Prompt:
Which lines in the entries below contain the word "leafy"? Pick out each one and copy it.

— START Records for the exercise —

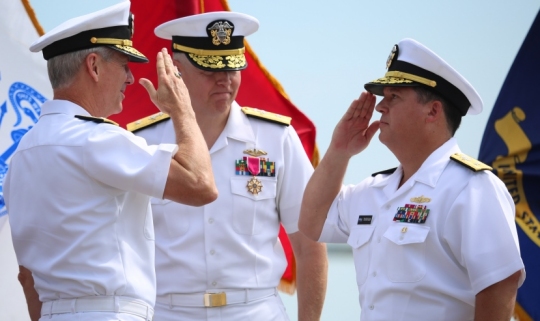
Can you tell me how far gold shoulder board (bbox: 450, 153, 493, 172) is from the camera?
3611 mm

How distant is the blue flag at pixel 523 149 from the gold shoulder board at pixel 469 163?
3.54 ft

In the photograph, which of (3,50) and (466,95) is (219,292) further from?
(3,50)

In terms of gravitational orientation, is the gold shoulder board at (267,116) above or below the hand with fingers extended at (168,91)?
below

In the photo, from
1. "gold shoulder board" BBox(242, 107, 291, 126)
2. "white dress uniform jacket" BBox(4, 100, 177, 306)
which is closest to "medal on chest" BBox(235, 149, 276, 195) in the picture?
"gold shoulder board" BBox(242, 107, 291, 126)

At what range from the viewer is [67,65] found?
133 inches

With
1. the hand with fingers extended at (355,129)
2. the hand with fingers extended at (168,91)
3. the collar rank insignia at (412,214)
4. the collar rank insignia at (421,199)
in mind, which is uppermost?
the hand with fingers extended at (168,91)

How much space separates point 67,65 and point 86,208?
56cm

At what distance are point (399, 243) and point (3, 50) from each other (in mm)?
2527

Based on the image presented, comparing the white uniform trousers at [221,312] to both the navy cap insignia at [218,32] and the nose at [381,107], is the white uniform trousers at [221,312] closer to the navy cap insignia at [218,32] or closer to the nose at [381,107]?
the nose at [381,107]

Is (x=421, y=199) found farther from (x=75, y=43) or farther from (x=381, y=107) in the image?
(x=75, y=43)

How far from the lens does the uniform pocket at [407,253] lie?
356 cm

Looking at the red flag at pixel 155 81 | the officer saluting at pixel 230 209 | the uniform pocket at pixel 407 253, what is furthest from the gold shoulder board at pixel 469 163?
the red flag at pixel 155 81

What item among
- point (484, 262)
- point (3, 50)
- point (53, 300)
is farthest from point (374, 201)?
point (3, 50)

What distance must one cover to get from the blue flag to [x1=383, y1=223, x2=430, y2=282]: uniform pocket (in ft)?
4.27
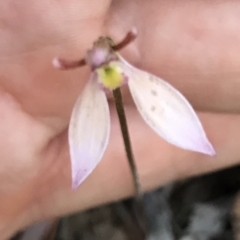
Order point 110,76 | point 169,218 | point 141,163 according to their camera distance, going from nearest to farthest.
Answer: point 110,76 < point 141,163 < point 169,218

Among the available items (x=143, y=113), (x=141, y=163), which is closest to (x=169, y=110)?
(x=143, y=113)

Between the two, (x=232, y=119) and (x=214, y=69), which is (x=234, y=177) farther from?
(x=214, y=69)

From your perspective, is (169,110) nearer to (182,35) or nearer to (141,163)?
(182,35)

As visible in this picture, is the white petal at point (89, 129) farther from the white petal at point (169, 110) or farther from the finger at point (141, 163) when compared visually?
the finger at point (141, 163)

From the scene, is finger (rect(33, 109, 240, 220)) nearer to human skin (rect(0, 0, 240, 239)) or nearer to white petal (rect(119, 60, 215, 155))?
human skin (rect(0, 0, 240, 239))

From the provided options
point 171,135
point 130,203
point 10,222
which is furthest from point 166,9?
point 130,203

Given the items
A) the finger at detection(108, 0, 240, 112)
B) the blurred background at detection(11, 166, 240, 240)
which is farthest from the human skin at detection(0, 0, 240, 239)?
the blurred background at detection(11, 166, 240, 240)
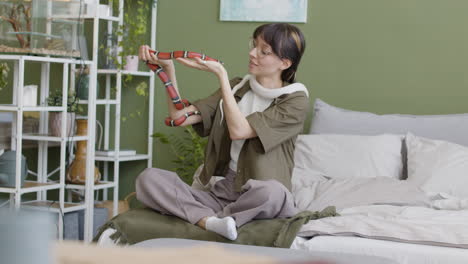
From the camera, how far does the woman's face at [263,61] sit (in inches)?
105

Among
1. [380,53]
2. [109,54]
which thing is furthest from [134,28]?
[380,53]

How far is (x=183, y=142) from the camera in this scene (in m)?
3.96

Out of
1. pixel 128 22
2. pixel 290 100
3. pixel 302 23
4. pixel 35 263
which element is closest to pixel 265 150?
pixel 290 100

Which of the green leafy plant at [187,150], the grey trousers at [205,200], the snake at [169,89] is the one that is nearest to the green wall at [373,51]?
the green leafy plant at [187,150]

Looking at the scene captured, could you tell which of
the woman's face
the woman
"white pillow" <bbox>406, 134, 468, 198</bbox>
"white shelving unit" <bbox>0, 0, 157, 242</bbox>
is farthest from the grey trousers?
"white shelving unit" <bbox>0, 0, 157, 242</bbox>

— END Records for the exercise —

Task result:
Which of the green leafy plant at [187,150], the grey trousers at [205,200], the snake at [169,89] is the one that is nearest to the green wall at [373,51]?
the green leafy plant at [187,150]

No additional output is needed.